**Text extract:**
——————————

James Monroe, a president for our times?

As Barack Obama tries to address soaring rates of unemployment and home foreclosure, he would do well to bone up on a predecessor, James Monroe. In 1819, at a time when mortgage foreclosures had forced thousands of Americans from their homes and unemployment had soared to 16.8%, President Monroe presented a plan to Congress for restoring the nation's economy.

At the time, tens of thousands of Americans were streaming westward across the Appalachian Mountains to buy federal land at $2 an acre, borrowing more than they could ever repay. As land prices soared, banks lent every penny they had and more -- no questions asked. Many banks issued their own colorful bank notes -- backed by no-one-knew-what. One Rhode Island bank with a capitalization of only $45 issued bank notes with a total face value of $800,000.

With demand for land all but insatiable, speculators rushed to borrow bank notes as fast as banks could print them and buy land to resell to gullible would-be settlers, who expected to repay loans from crops they hoped to plant on the properties. The frenzy was so great that purchasers never checked whether the speculators actually owned the lands they sold or whether they sold the same lands multiple times.

Monroe ordered his secretary of the Treasury to disburse millions of dollars from the Bank of the United States -- the 19th century equivalent of the Federal Reserve -- to help states build and expand the national infrastructure. Monroe put tens of thousands of Americans back to work building a vast network of roads, turnpikes and canals that linked every region of the nation with outlets to the sea and shipping routes to other continents.

——————————

**Your tasks:**
A – According to the James Monroe article, what did the unemployment rate reach in 1819?
B – Reproduce the James Monroe article from "With demand for" up to and including "lands multiple times.".
C – Which types of infrastructure does the James Monroe article say Americans were put to work building?

(Scene-based spatial questions)
——————————

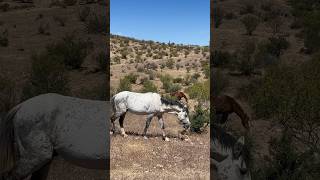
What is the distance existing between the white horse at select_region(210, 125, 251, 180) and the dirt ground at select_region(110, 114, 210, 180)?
187 inches

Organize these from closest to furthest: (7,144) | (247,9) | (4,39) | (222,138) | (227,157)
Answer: (227,157) → (222,138) → (7,144) → (4,39) → (247,9)

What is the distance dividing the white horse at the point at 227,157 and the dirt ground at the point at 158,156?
476 cm

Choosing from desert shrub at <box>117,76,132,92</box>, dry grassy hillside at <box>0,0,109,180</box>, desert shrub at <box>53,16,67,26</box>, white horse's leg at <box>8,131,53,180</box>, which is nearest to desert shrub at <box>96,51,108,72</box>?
dry grassy hillside at <box>0,0,109,180</box>

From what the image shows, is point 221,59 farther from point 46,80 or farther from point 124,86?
point 46,80

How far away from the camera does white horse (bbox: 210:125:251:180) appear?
6.72m

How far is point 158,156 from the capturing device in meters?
13.2

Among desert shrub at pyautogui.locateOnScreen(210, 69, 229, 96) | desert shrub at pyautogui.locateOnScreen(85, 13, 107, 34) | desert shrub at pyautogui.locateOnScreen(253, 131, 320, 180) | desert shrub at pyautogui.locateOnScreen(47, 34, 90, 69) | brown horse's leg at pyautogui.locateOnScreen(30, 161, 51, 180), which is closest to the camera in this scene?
brown horse's leg at pyautogui.locateOnScreen(30, 161, 51, 180)

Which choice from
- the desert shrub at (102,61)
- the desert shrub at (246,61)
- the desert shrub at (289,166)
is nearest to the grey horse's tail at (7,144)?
the desert shrub at (289,166)

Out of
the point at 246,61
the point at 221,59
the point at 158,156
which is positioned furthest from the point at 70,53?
the point at 158,156

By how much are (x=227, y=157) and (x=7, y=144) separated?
3.32m

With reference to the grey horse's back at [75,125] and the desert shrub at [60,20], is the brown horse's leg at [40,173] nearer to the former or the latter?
the grey horse's back at [75,125]

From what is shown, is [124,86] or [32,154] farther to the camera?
[124,86]

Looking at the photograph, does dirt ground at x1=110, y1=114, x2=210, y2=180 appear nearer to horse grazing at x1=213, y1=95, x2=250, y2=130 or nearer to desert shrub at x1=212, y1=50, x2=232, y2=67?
horse grazing at x1=213, y1=95, x2=250, y2=130

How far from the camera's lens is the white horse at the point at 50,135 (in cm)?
749
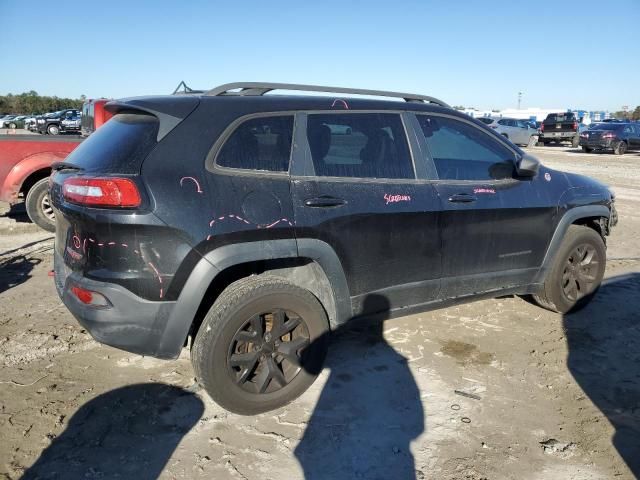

——————————

**Correct answers:**
A – 16.8%

B –
With demand for land all but insatiable, speculators rushed to borrow bank notes as fast as banks could print them and buy land to resell to gullible would-be settlers, who expected to repay loans from crops they hoped to plant on the properties. The frenzy was so great that purchasers never checked whether the speculators actually owned the lands they sold or whether they sold the same lands multiple times.

C – Roads, turnpikes and canals